Exercise objective –
Copy out the whole article on call center breaks in Newcastle word for word.

Reading text –
Seconds Out in Newcastle


Workers in Telstraís busy Newcastle call centre get only seconds away from their headsets during casual shifts.

The Community and Public Sector Union (CPSU) has raised concerns about Choice HR allowing only a few seconds break every hour for the 100 labour hire employees it contributes to the Newcastle operation.

The CPSU has lodged a dispute with the Industrial Relations Commission, claiming staff are being exposed to unsafe and unfair work practices.

Telstra's use of labour hire means operators sitting alongside one another are on different sets of conditions.

Local union members have organised a petition against the unsafe breaks policy.

Choice staff work alongside Telstra employees whose union-negotiated agreement provides for proper breaks every 70 minutes.

When the CPSU took staff concerns to Choice HR recently, the company stood by its guidelines, which the CPSU claims would be unacceptable at virtually every other Australian call centre.

According to CPSU Communications Division Secretary, Paul Ingwersen, the difference in rest breaks between the Telstra employees and labour hire staff is "completely unacceptable".

Excerpted data –
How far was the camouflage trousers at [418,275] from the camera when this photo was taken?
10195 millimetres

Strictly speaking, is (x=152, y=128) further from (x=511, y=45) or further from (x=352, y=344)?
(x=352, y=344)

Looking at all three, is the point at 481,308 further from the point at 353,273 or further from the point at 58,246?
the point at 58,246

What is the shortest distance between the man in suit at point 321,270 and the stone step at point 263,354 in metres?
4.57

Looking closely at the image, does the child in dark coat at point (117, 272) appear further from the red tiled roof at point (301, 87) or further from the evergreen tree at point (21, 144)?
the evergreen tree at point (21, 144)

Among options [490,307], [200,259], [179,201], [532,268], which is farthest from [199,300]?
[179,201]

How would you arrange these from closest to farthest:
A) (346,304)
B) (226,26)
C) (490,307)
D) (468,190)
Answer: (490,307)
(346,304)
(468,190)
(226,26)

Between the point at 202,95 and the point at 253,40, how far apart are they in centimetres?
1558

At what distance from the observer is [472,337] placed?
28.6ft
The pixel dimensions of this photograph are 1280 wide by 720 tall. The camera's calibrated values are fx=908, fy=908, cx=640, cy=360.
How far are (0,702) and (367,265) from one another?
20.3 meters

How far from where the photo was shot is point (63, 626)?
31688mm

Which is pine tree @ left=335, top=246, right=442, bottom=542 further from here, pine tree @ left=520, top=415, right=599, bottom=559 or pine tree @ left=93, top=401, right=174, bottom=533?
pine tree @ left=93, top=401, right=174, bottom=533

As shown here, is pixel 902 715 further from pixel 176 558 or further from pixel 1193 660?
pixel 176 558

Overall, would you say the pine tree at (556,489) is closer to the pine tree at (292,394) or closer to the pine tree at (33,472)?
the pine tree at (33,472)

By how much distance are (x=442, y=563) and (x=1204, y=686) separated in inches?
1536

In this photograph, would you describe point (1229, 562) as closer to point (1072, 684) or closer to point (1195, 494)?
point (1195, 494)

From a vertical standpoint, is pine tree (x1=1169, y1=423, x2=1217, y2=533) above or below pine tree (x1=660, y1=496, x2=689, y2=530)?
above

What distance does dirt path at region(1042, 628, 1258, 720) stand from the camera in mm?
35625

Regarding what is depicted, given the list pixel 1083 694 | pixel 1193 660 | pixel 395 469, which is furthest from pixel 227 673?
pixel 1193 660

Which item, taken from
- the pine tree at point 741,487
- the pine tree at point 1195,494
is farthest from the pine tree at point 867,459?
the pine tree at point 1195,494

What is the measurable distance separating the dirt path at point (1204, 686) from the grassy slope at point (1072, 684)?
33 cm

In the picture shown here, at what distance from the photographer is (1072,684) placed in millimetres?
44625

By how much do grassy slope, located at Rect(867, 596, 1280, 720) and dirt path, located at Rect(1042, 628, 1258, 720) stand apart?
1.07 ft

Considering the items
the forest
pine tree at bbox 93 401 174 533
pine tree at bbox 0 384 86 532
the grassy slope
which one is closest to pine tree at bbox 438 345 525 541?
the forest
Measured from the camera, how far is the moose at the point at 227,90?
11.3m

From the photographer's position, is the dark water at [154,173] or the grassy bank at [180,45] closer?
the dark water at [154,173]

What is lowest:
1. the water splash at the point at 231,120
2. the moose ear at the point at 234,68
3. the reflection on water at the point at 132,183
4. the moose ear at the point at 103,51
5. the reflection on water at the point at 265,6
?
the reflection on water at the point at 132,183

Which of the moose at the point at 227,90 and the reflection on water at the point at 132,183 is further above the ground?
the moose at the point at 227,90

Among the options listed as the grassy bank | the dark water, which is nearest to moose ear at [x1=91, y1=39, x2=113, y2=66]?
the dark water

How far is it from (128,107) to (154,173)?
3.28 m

Written solution –
Seconds Out in Newcastle


Workers in Telstraís busy Newcastle call centre get only seconds away from their headsets during casual shifts.

The Community and Public Sector Union (CPSU) has raised concerns about Choice HR allowing only a few seconds break every hour for the 100 labour hire employees it contributes to the Newcastle operation.

The CPSU has lodged a dispute with the Industrial Relations Commission, claiming staff are being exposed to unsafe and unfair work practices.

Telstra's use of labour hire means operators sitting alongside one another are on different sets of conditions.

Local union members have organised a petition against the unsafe breaks policy.

Choice staff work alongside Telstra employees whose union-negotiated agreement provides for proper breaks every 70 minutes.

When the CPSU took staff concerns to Choice HR recently, the company stood by its guidelines, which the CPSU claims would be unacceptable at virtually every other Australian call centre.

According to CPSU Communications Division Secretary, Paul Ingwersen, the difference in rest breaks between the Telstra employees and labour hire staff is "completely unacceptable".